8. Contrast the nature and effects of exotoxins
Found Mostly in Gram + species: Clostridium, Corynebacterium, Vibrio, Staphylococcus, Streptococcus, Escherichia, Shigella. They Can be classified as neurotoxins, enterotoxins, or cytotoxins
Most are also in one of the following three categories:
2. Membrane-disrupting toxins
Ex. Leukocidins, hemolysins
3. A-B toxins
Contrast the nature and effects of endotoxins
From Gram - organisms. Part of the outer membrane of the cell wall. Lipid A - a portion of the LPS. Are lipopoly-saccharides. Cause chills, fever, weakness, aches, shock, and death
9. Compare and contrast neurotoxins, enterotoxins, and cytotoxins.
Neurotoxins (A-B) is an exotoxin that interferes with normal nerve impulse conduction. Enterotoxins (A-B and superantigen) is an exotoxin that causes gastroenteritis, such as those produced by Staphylococcus, Vibrio, and Escherichia. Cytotoxins is a bacterial toxin that kills host cells or alters their functions.
Membrane-disrupting toxins or type II toxins. Can Lyse host's cells by: Making protein channels in the plasma membrane. Disrupting the phospholipid bilayer. If they lyse red blood cells they are given the special name of hemolysins.

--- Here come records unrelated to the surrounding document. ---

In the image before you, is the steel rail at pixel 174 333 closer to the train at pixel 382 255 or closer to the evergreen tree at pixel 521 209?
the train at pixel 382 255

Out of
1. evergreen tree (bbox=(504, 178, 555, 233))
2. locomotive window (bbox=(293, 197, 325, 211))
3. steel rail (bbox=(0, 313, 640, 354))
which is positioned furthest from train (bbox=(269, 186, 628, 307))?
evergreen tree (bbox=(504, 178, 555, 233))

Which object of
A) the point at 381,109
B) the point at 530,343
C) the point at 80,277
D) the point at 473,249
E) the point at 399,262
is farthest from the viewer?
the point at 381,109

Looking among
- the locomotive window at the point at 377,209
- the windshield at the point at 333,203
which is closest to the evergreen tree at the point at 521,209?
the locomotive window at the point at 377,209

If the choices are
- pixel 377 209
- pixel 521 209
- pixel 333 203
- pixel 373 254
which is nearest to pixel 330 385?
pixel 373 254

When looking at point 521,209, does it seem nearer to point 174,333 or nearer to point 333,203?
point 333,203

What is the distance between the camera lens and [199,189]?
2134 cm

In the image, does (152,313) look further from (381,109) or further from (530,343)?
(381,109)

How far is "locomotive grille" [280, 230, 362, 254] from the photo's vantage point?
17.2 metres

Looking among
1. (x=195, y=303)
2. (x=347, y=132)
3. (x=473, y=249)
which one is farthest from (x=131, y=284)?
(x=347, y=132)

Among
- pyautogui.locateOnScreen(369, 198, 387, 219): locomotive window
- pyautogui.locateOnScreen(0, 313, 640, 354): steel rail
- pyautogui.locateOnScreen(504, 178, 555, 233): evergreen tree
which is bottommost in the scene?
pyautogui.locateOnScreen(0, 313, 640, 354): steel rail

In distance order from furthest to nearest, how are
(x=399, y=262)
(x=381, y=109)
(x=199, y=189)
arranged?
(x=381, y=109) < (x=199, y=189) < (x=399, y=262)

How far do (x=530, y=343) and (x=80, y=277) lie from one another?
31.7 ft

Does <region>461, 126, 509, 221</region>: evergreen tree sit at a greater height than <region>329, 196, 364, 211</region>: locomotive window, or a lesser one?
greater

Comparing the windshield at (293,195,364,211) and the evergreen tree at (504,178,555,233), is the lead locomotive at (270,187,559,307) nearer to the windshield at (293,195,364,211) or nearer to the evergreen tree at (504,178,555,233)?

Consists of 2-parts: 1) A subunit - active
Usually an enzyme - responsible for the toxic effects to cells. 2) B subunit - binds to the specific receptors on the cell. Is responsible for the type of cells that the toxin can bind to and affect.
Type I toxins: They Disrupt T-cell normal function, cause an intense immune response due to massive release of cytokines from host cells. Can cause Fever, nausea, vomiting, diarrhea, shock, organ failure, death.

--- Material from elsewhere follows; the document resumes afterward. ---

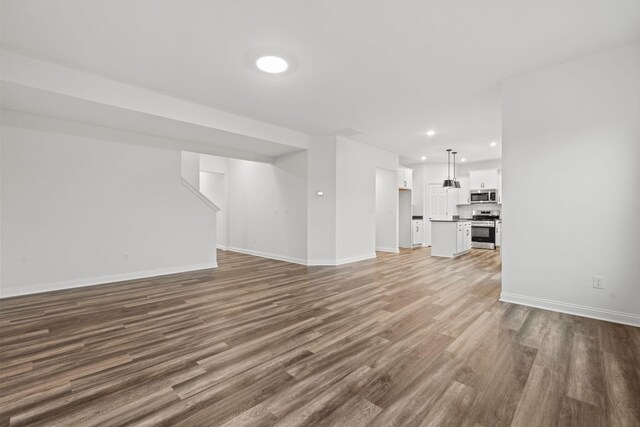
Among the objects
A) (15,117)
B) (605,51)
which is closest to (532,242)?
(605,51)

Type II toxins: Can Lyse host's cells by: Making protein channels in the plasma membrane. Disrupting the phospholipid bilayer. They are cytotoxins. If they lyse red blood cells they are given the special name of hemolysins.
11. Using examples, describe the role of plasmids and lysogeny in pathogenicity.
Plasmids may carry genes for antibiotic resistant, toxins, capsules, and fimbriae. Lysogenic conversion can result in bacteria with virulence factors, such as toxins or capsules. Ex: Tetanus Neurotoxin or tooth decay.
12. Describe the pathogenesis of viruses
Cause Cell death of host cells - lysis, and induced apoptosis. Induce Inclusion bodies in nucleus or cytoplasm. Cell fusion - creating a syncytium (or giant cell)- avoiding antibodies. Transformation - cause genetic changes - cancer causing genes (oncogenes) may be activated. Inhibit apotosis.
Give examples of cytopathic effects
Cytopathic effects - are visible effects of viral infection. We can see effects with a normal light microscope! Ex: Inclusion body in tissue from a person who died of rabies. Syncytium (giant cell) formed in a cell infected with measles virus. A mass
13. Give an example mechanism of pathogenicity of a eukaryotic microorganism.
Parasites: Mechanisms- bind to host cells specifically, invade the cell, or taken up by cell. Inside the cell, they are more protected from the host's immune system. After viral replication, lyses cell and infects other neighboring cells or disseminates into blood or lymph systems.